··· 本文抜粋 ···

○ 戻れない道のかなたに一本の白樺の木と風の棲む家 (福島市) 美原凍子
本作の作者・美原凍子さんの元の居住地は北海道夕張市である。
したがって、作中の「戻れない道」とは、あの財政破綻の街・夕張市に通じる「道」でありましょう。
作者は、その「道のかなた」に在る「一本の白樺の木」と「風の棲む家」とに懐かしさを感じつつも、今となっては其処には永遠に「戻れない」との万感の思いを込めて、この一首を成したものでありましょう。
ところで、選者の高野公彦氏は、この一首を評して、「かつて住んでいた夕張の家を思う。空家を『風の棲む家』と言ったのが詩的で哀しみが漂う」と述べて居られる。
高野公彦氏の評言には私も全く同感ではある。
しかし、私は短歌以前に現代詩に携わり、若気の至りとは言え、四季派などの抒情詩の類を、乱暴にも切り裂き破り捨てて来た者である。
そんな私が、現代詩と短歌との違いがあるとは言え、同じ芸術ジャンルに属する文芸作品としての短歌を、「詩的で哀しみが漂う」などといった言葉で以って評さなければならないのは、いささかならず面映い心持ちがしてならないのである。
私にとって短歌とは「戻れない道」、いや、「踏み入ってはならない道」だったのも知れない。
因みに、本作の作者・美原凍子さんの夕張市在住時の歌を転載してみよう。
これら二首は、いずれもかつての朝日歌壇の入選作である。
花ひらき花ちり川はせんせんとさつきみなづきふみづきはづき
逝くものを逝かしめ月はゆるゆると山より出でて山に沈みぬ
こうしてみると、今となっては永遠に「戻れない道のかなた」に在る夕張という街も、雪月花という情趣に恵まれ、「川はせんせん」として流れ、「さつき」「みなづき」「ふみづき」「はづき」と歳月が美しく移り行く街であったようだ。
その美しい街が、醜い政治屋どもの利権争いの餌食となった挙句、財政破綻に陥ってしまい、歌人・美原凍子さんの帰郷を永遠に拒む街と成り果ててしまったのである。
〔返〕 踏み入るな戻って来るなと責め立てる白樺の木と風の棲む家 鳥羽省三
春は花 夏せんせんと川流れ 秋は月照り 冬は粉雪 々
○ 栄転の送別会と歓迎会幾春経ても拍手する側 (和泉市) 長尾幹也
前掲作品の作者・美原凍子さんと共に、本作の作者・長尾幹也さんも又、朝日歌壇の常連中の常連である。

··· 出典抜粋 ···

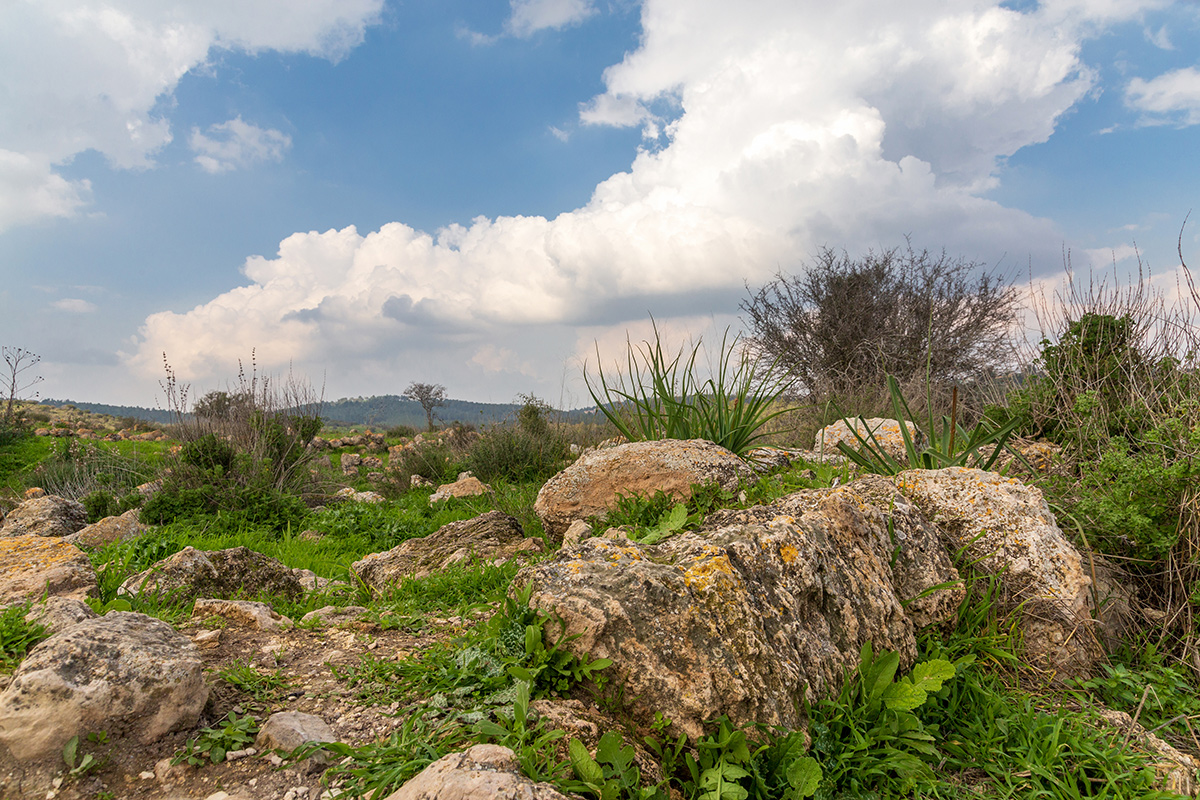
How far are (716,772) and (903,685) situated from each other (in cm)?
105

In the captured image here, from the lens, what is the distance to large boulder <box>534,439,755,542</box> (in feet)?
15.5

···

課題内容 – 本文抜粋のうち、「作者は、その「道のかなた」に」を含む語句で始まり「これら二首は、いずれもかつての朝日歌壇の入選作である。」で終わる箇所を、一字も変えずに出力してください。

本課題の解答 –
作者は、その「道のかなた」に在る「一本の白樺の木」と「風の棲む家」とに懐かしさを感じつつも、今となっては其処には永遠に「戻れない」との万感の思いを込めて、この一首を成したものでありましょう。
ところで、選者の高野公彦氏は、この一首を評して、「かつて住んでいた夕張の家を思う。空家を『風の棲む家』と言ったのが詩的で哀しみが漂う」と述べて居られる。
高野公彦氏の評言には私も全く同感ではある。
しかし、私は短歌以前に現代詩に携わり、若気の至りとは言え、四季派などの抒情詩の類を、乱暴にも切り裂き破り捨てて来た者である。
そんな私が、現代詩と短歌との違いがあるとは言え、同じ芸術ジャンルに属する文芸作品としての短歌を、「詩的で哀しみが漂う」などといった言葉で以って評さなければならないのは、いささかならず面映い心持ちがしてならないのである。
私にとって短歌とは「戻れない道」、いや、「踏み入ってはならない道」だったのも知れない。
因みに、本作の作者・美原凍子さんの夕張市在住時の歌を転載してみよう。
これら二首は、いずれもかつての朝日歌壇の入選作である。